● Assigned task:
Only the lines with "пиперонилбутоксида" in them need to be copied from the listing.
*** Opening of Data for this task ***
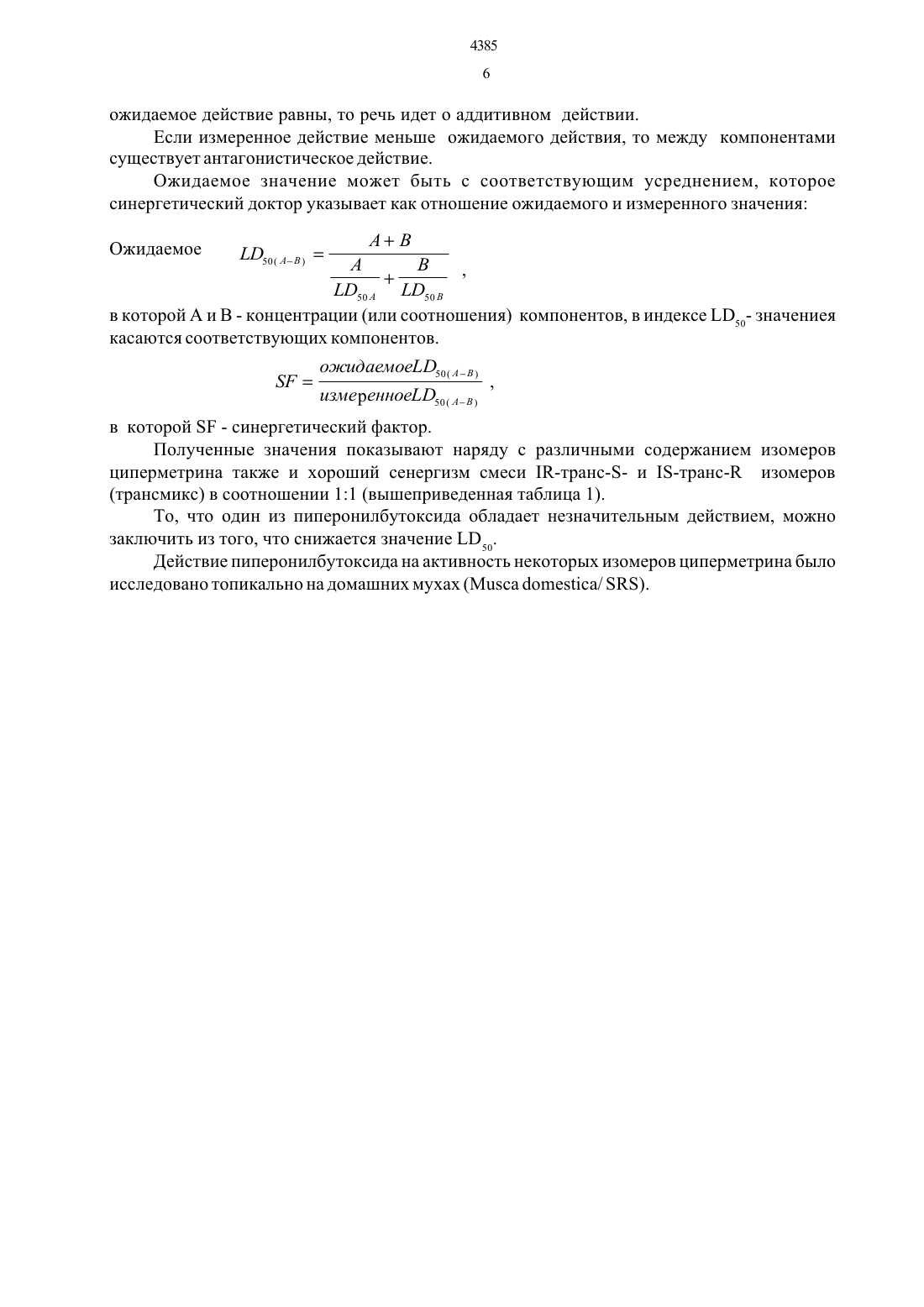 4385

6

ожидаемое действие равны, то речь идет о аддитивном действии.

Если измеренное действие меньше ожидаемого действия, то между компонентами существует антагонистическое действие.

Ожидаемое значение может быть с соответствующим усреднением, которое синергетический доктор указывает как отношение ожидаемого и измеренного значения:

Ожидаемое $LD_{50(A-B)} = \frac{A+B}{\frac{A}{LD_{50A}} + \frac{B}{LD_{50B}}}$ ,

в которой А и В - концентрации (или соотношения) компонентов, в индексе $LD_{50}$- значениея касаются соответствующих компонентов.

$SF = \frac{ожидаемоеLD_{50(A-B)}}{измеренноеLD_{50(A-B)}}$ ,

в которой SF - синергетический фактор.

Полученные значения показывают наряду с различными содержанием изомеров циперметрина также и хороший сенергизм смеси IR-транс-S- и IS-транс-R изомеров (трансмикс) в соотношении 1:1 (вышеприведенная таблица 1).

То, что один из пиперонилбутоксида обладает незначительным действием, можно заключить из того, что снижается значение $LD_{50}$.

Действие пиперонилбутоксида на активность некоторых изомеров циперметрина было исследовано топикально на домашних мухах (Musca domestica/ SRS).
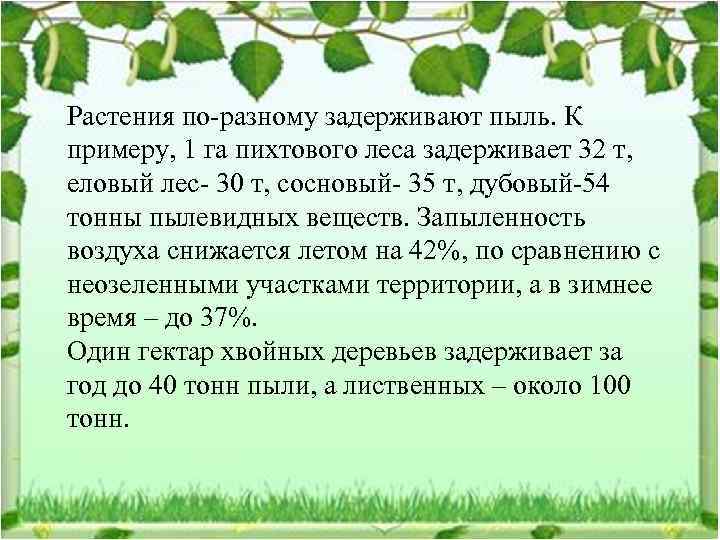 Растения по-разному задерживают пыль. К примеру, 1 га пихтового леса задерживает 32 т, еловый лес- 30 т, сосновый- 35 т, дубовый-54 тонны пылевидных веществ. Запыленность воздуха снижается летом на 42%, по сравнению с неозеленными участками территории, а в зимнее время – до 37%.
Один гектар хвойных деревьев задерживает за год до 40 тонн пыли, а лиственных – около 100 тонн.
*** Close of Data for this task ***
● Solution below:
То, что один из пиперонилбутоксида обладает незначительным действием, можно заключить из того, что снижается значение $LD_{50}$.
Действие пиперонилбутоксида на активность некоторых изомеров циперметрина было исследовано топикально на домашних мухах (Musca domestica/ SRS).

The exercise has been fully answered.